Excerpt provided section start
The fourth-term challenge

The German electorate has dealt Angela Merkel a wake-up call. Her new term will define her legacy

September 27, 2017 12:02 am | Updated 07:48 am IST

Angela Merkel

Angela Merkel

Germany’s election was supposed to be a sedate affair. Angela Merkel would be confirmed as Chancellor. The German people, happy with brisk growth, 4% unemployment, and a high trade surplus, were supposed to rubber stamp their satisfaction with the status quo. Chancellor Merkel’s moment of peril in 2015 — when her open door policy brought more than 900,000 asylum seekers to Germany — had passed.
Excerpt provided section end
Questions to answer:
(1) Translate this sentence from the piece "The fourth-term challenge" into Spanish: "Angela Merkel would be confirmed as Chancellor."
(2) Reproduce word for word the passage of the piece "The fourth-term challenge" between "The fourth-term challenge" and "Germany — had passed.", inclusive.
Provided material section start
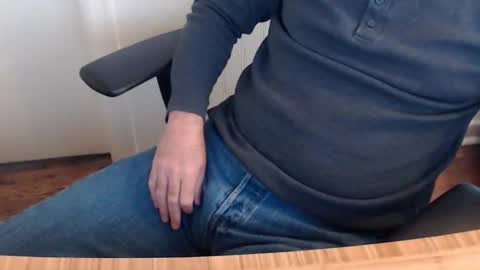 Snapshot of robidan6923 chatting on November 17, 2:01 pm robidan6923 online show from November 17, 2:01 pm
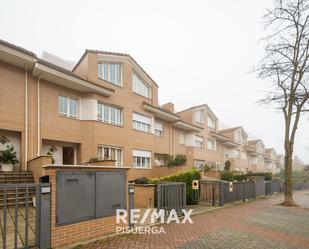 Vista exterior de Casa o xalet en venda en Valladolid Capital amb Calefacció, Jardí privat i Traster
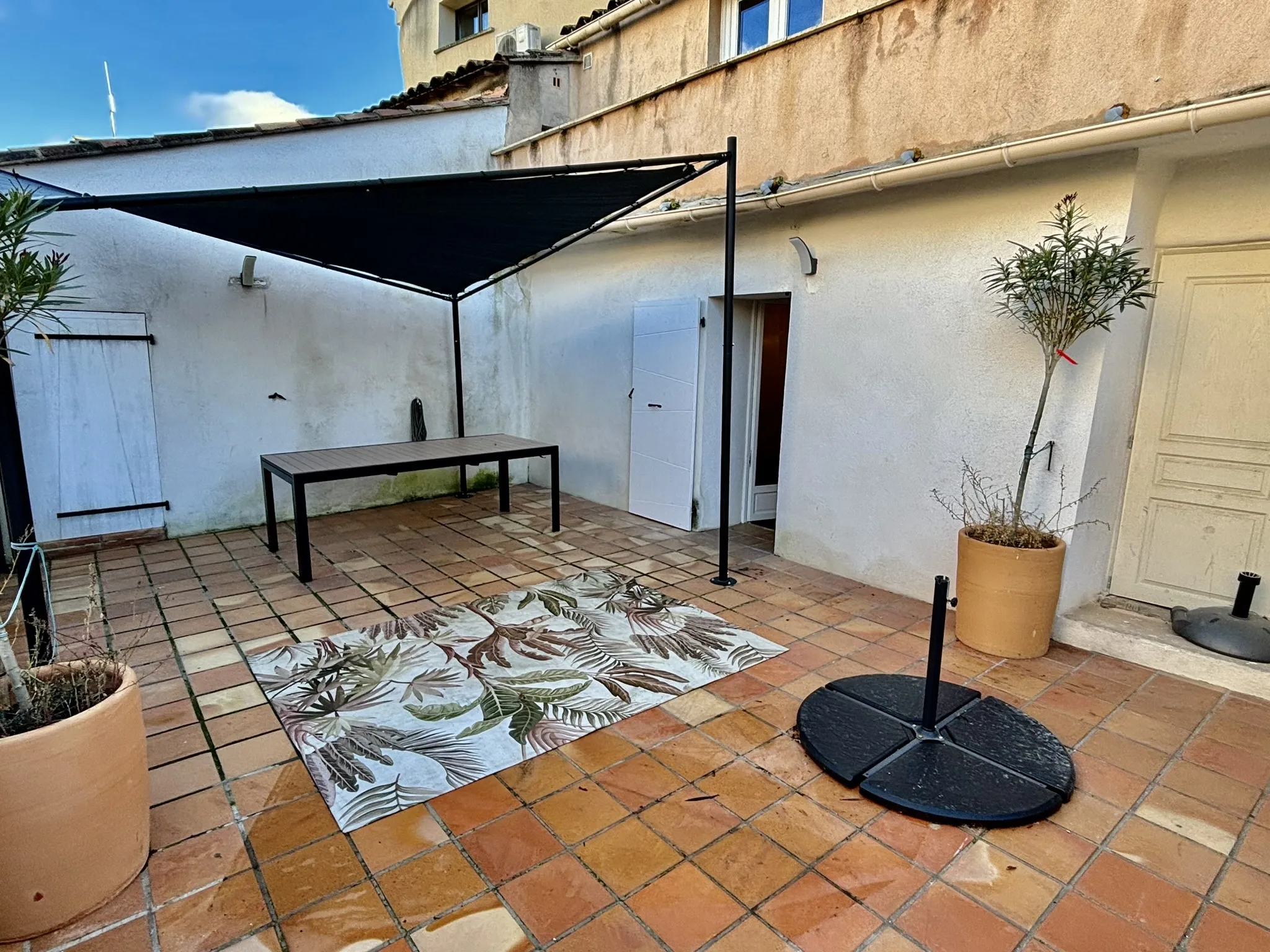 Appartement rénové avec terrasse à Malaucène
Provided material section end
Completed exercise:
(1) Angela Merkel sería confirmada como canciller.

(2)
The fourth-term challenge

The German electorate has dealt Angela Merkel a wake-up call. Her new term will define her legacy

September 27, 2017 12:02 am | Updated 07:48 am IST

Angela Merkel

Angela Merkel

Germany’s election was supposed to be a sedate affair. Angela Merkel would be confirmed as Chancellor. The German people, happy with brisk growth, 4% unemployment, and a high trade surplus, were supposed to rubber stamp their satisfaction with the status quo. Chancellor Merkel’s moment of peril in 2015 — when her open door policy brought more than 900,000 asylum seekers to Germany — had passed.